*Directions*
**1.** The Tangled Up article says "Die a Happy Man" went to country radio on September 28, 2015. How could listeners download it ten days earlier?
**2.** List every single from Tangled Up that the Tangled Up article names, with its release date.
**3.** Carry the Tangled Up article forward from its last sentence.

*Excerpt provided*
Studio album by Thomas Rhett
- Released: September 25, 2015
- Recorded: 2015
- Studio: Starstruck Studios, Major Bob Studios and Sub-Level 03 (Nashville, Tennessee); Atlantic Studios (Hollywood, California); Elysian Sound (Los Angeles, California);
- Genre: Country, pop
- Length: 44:21
- Label: Valory
- Producer: Thomas Rhett; Jesse Frasure; Dann Huff; Chris DeStefano; Joe London; Julian Bunetta; Jaren Johnston; Lindsay Rimes; Carl Falk;

Thomas Rhett chronology
| It Goes Like This (2013) | Tangled Up (2015) | Life Changes (2017) |

Singles from Tangled Up
- "Crash and Burn" Released: April 27, 2015; "Die a Happy Man" Released: September 28, 2015; "T-Shirt" Released: February 16, 2016; "Vacation" Released: June 13, 2016; "Star of the Show" Released: October 3, 2016;

= Tangled Up (Thomas Rhett album) =

Tangled Up is the second studio album by American country music singer Thomas Rhett. It was released on September 25, 2015, via Valory Music Group. The album's lead single "Crash and Burn", was released to radio on April 27, 2015. The album's second single, "Die a Happy Man" was released to country radio on September 28, 2015, but was available for download as a pre-order for the album on September 18, 2015.

*Material supplied*

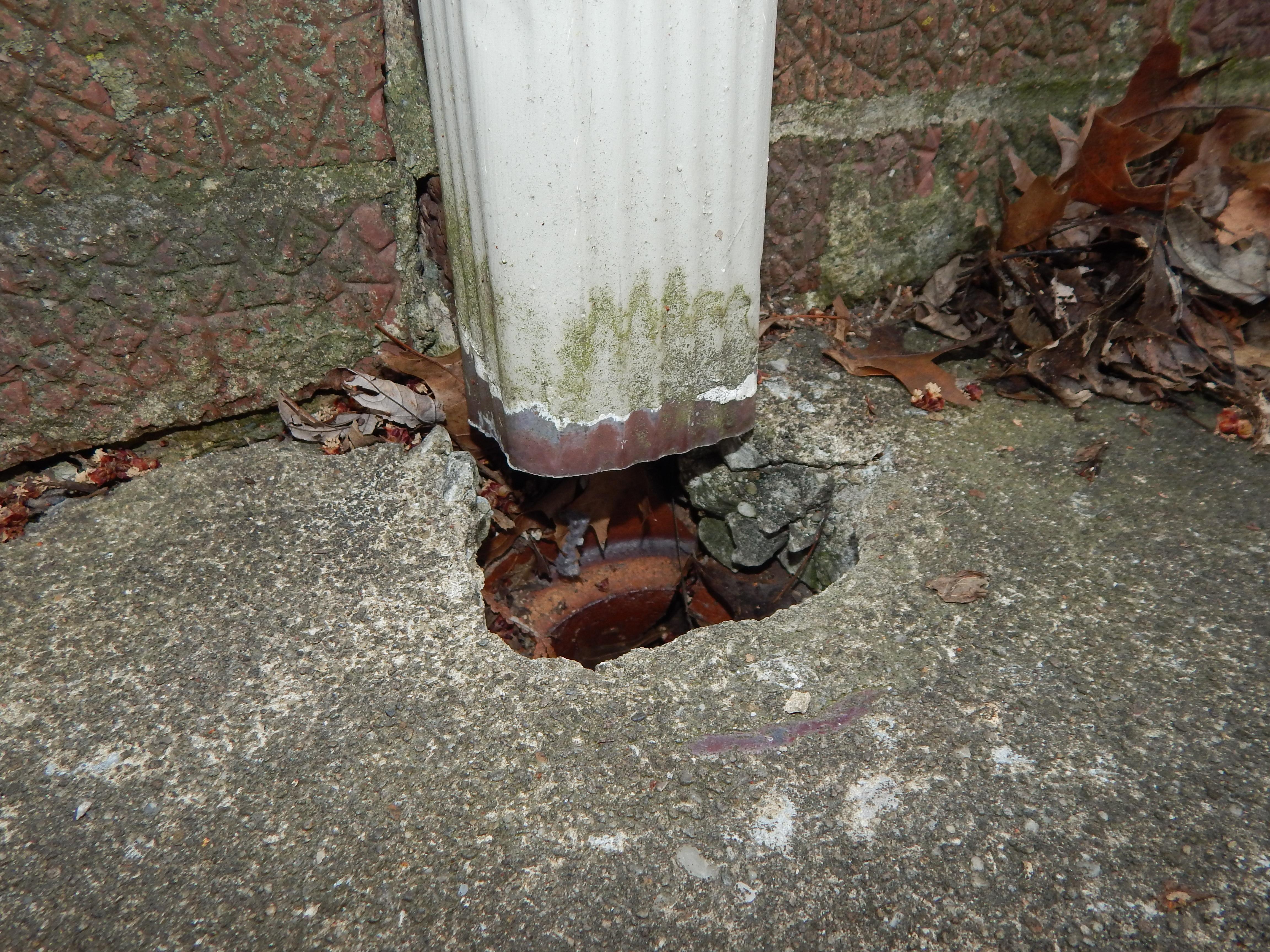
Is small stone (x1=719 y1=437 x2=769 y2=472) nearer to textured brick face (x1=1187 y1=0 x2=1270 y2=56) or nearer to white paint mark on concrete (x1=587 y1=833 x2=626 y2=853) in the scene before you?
white paint mark on concrete (x1=587 y1=833 x2=626 y2=853)

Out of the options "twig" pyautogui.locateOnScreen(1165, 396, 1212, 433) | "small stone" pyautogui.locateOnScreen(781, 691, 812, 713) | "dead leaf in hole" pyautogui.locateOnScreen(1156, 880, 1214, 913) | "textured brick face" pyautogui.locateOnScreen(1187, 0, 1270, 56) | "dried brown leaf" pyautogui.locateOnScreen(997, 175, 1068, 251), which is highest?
→ "textured brick face" pyautogui.locateOnScreen(1187, 0, 1270, 56)

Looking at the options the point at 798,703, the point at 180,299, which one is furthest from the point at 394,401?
the point at 798,703

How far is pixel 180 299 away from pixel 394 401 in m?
0.39

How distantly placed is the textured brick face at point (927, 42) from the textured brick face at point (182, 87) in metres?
0.76

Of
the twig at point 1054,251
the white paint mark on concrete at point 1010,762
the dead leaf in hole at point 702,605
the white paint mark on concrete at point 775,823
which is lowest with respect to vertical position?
the dead leaf in hole at point 702,605

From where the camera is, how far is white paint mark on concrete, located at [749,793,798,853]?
3.30ft

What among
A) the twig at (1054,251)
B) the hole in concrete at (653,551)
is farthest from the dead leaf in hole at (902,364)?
the hole in concrete at (653,551)

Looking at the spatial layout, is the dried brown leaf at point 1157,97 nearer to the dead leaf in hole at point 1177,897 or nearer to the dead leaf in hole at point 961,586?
the dead leaf in hole at point 961,586

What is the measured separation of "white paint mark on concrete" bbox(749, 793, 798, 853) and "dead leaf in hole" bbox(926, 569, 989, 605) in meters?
0.43

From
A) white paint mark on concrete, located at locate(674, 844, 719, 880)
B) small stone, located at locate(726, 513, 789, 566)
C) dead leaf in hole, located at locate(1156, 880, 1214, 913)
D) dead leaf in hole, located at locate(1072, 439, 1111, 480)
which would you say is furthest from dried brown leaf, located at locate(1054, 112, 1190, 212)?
white paint mark on concrete, located at locate(674, 844, 719, 880)

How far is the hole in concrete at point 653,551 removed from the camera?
5.45 ft

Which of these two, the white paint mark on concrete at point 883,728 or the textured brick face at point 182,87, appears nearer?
the white paint mark on concrete at point 883,728

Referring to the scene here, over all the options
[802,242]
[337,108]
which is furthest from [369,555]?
[802,242]

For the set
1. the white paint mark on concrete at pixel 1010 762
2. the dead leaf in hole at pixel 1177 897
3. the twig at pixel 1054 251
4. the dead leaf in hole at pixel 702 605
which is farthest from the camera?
the dead leaf in hole at pixel 702 605
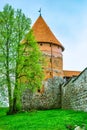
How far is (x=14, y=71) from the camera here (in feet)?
97.6

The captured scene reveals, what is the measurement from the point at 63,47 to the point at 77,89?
12.3 m

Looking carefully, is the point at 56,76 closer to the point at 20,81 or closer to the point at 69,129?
the point at 20,81

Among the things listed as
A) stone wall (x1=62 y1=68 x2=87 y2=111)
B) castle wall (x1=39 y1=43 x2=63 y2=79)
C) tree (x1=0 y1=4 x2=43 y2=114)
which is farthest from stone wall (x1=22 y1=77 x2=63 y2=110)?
tree (x1=0 y1=4 x2=43 y2=114)

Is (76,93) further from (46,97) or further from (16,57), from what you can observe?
(46,97)

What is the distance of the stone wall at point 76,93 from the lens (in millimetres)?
24027

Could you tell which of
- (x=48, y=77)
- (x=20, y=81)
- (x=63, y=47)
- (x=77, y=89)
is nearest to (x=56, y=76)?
(x=48, y=77)

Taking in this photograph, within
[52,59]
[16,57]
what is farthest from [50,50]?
[16,57]

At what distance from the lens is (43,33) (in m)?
37.7

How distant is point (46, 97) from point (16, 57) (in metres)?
7.40

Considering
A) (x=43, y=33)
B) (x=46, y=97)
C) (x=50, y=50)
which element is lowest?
(x=46, y=97)

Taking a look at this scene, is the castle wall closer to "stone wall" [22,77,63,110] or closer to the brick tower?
the brick tower

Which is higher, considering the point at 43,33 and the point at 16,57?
the point at 43,33

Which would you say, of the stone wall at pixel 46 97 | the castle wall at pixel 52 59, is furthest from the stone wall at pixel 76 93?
the castle wall at pixel 52 59

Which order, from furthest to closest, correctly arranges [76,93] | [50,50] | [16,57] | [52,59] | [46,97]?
[50,50]
[52,59]
[46,97]
[16,57]
[76,93]
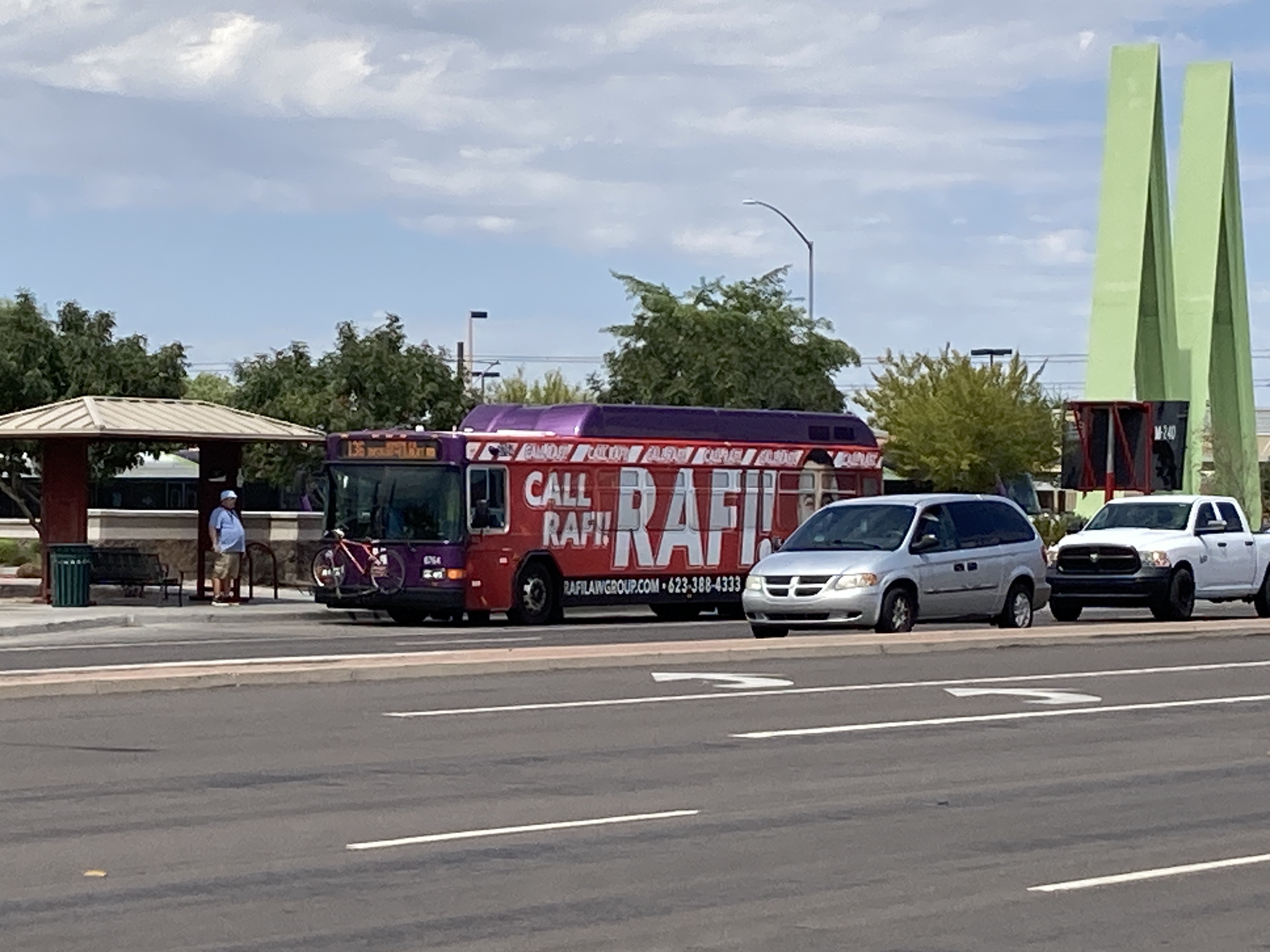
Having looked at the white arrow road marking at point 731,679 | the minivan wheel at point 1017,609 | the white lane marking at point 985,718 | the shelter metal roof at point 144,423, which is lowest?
the white lane marking at point 985,718

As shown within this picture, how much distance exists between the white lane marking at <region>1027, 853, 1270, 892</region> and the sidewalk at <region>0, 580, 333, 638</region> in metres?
20.6

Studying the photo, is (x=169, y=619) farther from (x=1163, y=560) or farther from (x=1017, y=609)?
(x=1163, y=560)

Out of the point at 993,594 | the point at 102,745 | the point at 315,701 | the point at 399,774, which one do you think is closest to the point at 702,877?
the point at 399,774

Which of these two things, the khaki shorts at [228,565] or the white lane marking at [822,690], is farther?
the khaki shorts at [228,565]

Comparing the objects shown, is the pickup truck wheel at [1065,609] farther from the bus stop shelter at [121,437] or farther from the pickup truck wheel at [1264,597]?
the bus stop shelter at [121,437]

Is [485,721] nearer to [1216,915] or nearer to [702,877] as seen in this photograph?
[702,877]

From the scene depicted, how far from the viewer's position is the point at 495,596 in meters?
31.0

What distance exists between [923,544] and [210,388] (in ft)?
303

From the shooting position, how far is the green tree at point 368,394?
51281 mm

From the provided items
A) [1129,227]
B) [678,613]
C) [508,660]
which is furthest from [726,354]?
[508,660]

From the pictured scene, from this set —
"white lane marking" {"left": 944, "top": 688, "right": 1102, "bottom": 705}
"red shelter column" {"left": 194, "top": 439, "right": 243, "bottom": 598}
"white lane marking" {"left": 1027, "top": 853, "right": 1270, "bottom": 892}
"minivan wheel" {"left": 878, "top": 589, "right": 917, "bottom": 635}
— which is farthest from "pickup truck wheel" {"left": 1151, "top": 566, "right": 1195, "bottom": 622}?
"white lane marking" {"left": 1027, "top": 853, "right": 1270, "bottom": 892}

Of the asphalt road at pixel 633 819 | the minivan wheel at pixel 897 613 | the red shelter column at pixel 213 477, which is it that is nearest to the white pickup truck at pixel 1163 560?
the minivan wheel at pixel 897 613

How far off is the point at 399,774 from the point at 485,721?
3116 mm

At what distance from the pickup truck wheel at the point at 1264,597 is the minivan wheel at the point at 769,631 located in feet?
30.2
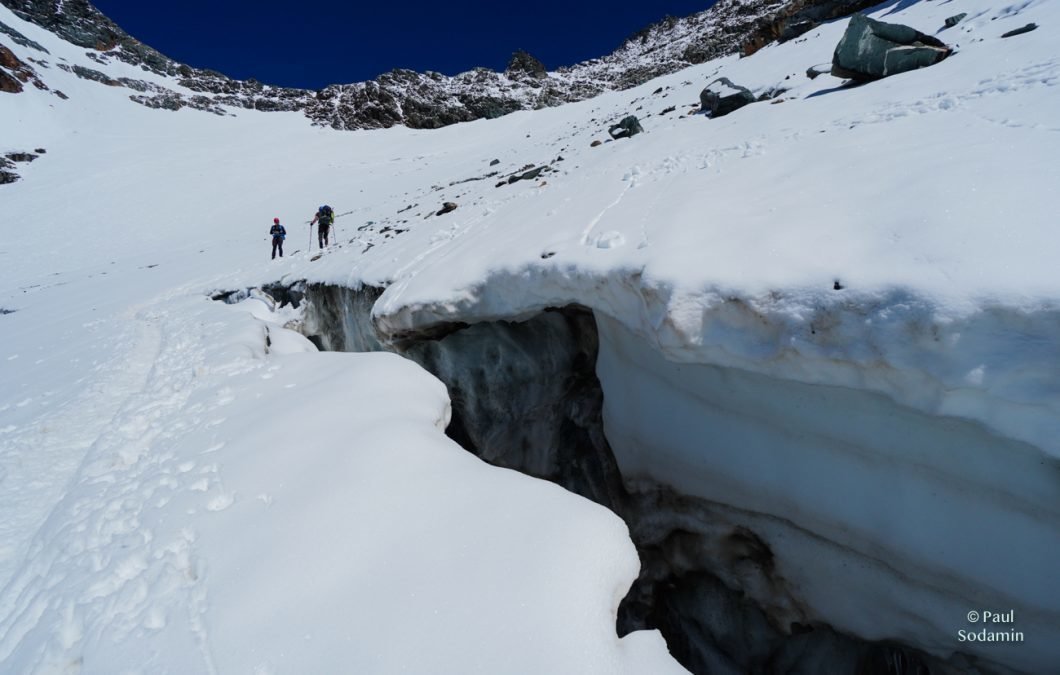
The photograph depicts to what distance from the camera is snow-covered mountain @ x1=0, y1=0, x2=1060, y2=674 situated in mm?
1934

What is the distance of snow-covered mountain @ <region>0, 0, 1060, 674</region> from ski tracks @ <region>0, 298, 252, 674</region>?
0.07ft

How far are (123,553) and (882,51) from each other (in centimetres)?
900

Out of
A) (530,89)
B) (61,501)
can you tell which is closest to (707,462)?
(61,501)

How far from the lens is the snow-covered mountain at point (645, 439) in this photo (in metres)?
1.93

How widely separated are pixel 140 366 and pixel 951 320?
8.38 metres

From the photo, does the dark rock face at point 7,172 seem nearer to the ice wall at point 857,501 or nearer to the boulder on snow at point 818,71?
the ice wall at point 857,501

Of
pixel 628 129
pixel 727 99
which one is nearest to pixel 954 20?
pixel 727 99

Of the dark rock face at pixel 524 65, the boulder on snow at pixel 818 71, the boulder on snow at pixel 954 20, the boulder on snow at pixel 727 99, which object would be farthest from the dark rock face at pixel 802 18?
the dark rock face at pixel 524 65

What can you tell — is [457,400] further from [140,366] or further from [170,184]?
[170,184]

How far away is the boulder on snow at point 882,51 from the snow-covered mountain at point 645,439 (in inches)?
12.1

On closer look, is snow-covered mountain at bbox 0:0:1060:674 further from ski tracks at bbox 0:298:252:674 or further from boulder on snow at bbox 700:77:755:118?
boulder on snow at bbox 700:77:755:118

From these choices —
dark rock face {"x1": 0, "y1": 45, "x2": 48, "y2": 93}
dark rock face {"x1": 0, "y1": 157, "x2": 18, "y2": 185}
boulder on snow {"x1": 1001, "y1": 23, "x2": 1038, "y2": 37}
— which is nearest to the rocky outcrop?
boulder on snow {"x1": 1001, "y1": 23, "x2": 1038, "y2": 37}

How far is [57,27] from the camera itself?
49344 millimetres

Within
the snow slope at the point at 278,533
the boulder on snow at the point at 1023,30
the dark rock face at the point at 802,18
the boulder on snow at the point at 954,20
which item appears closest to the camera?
the snow slope at the point at 278,533
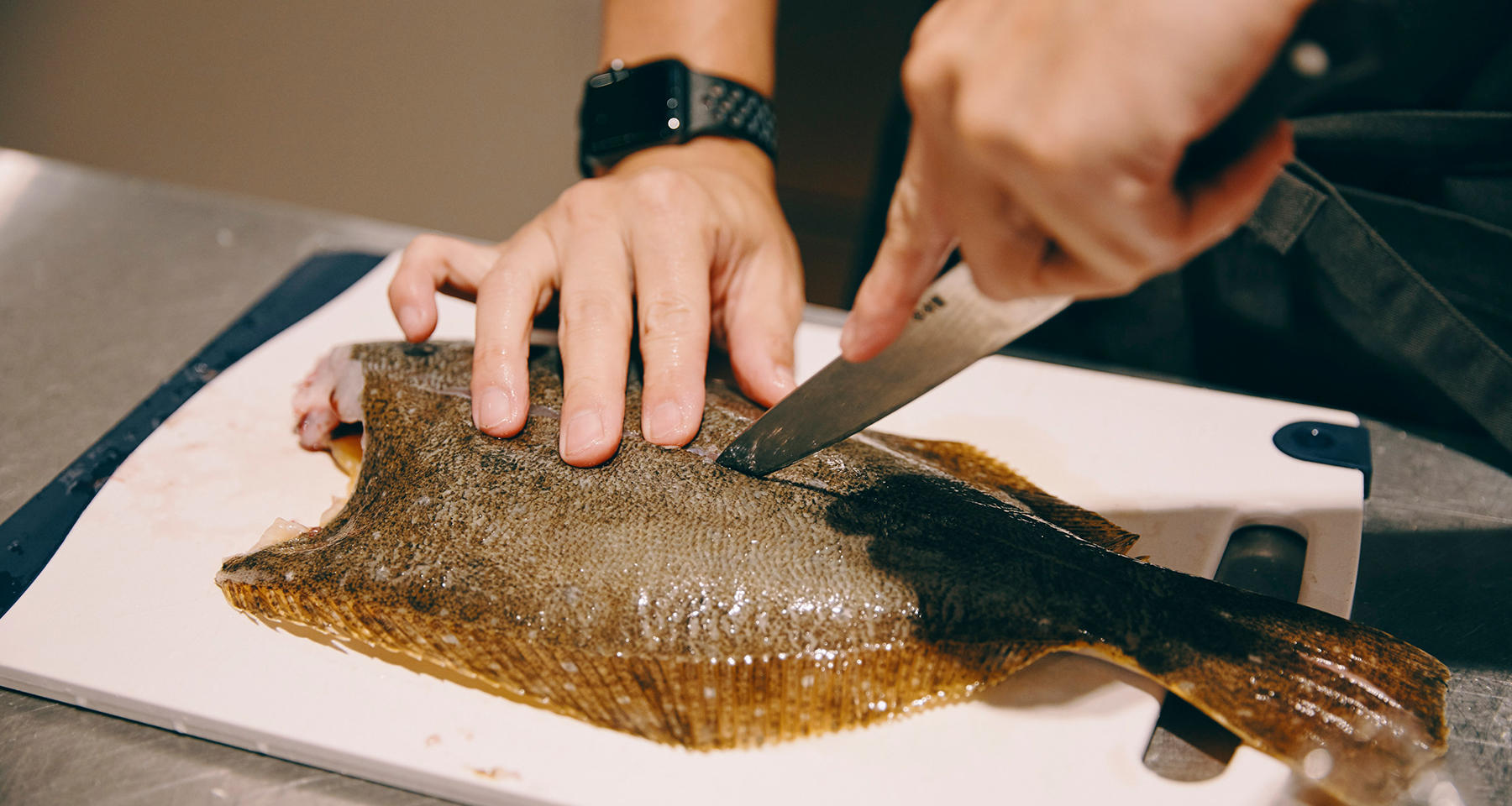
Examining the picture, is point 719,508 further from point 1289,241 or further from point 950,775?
point 1289,241

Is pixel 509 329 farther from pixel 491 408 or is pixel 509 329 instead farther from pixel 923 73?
pixel 923 73

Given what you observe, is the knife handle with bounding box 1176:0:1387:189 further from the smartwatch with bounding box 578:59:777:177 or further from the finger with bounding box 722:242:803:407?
the smartwatch with bounding box 578:59:777:177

*Task results*
**1.** It was offered for download on September 18, 2015, as a pre-order for the Tangled Up album, ten days before its country radio release.

**2.**
- "Crash and Burn": April 27, 2015
- "Die a Happy Man": September 28, 2015
- "T-Shirt": February 16, 2016
- "Vacation": June 13, 2016
- "Star of the Show": October 3, 2016

**3.**
==Reception==

Professional ratings
Review scores
| Source | Rating |
| AllMusic | Star |
| Billboard | Star Half star |

===Critical===
Stephen Thomas Erlewine of Allmusic thought that the Thomas Rhett's second album feels like an album "where the singer/songwriter comes into his own" and rated the album 4 stars out of 5. He thought that Rhett "displays an omnivorous cultural appetite" in the album where Rhett might be "dropping passing allusions to Guns N' Roses and Third Eye Blind" to using disco beat. He judged Rhett to be "a true pop artist, harnessing the trends of his time and turning them into music that's hard to resist." Billboard also picked up on the disco influence, noting that songs in the album, such as "Tangled", "sound as Saturday Night Fever’d as anything recorded by a male country star in decades", but wondered whether "country radio will fully embrace their Nashville disco or ignore it."

===Commercial===
Tangled Up debuted on the Billboard 200 at No. 6 and Top Country Albums at No. 3, with 76,000 units sold, 63,000 of which are pure album sales. It reached No. 2 on the Top Country Albums chart in its fourth week. The album was certified Platinum by the RIAA on September 20, 2016. The album has sold over 598,900 copies in the US as of September 2017.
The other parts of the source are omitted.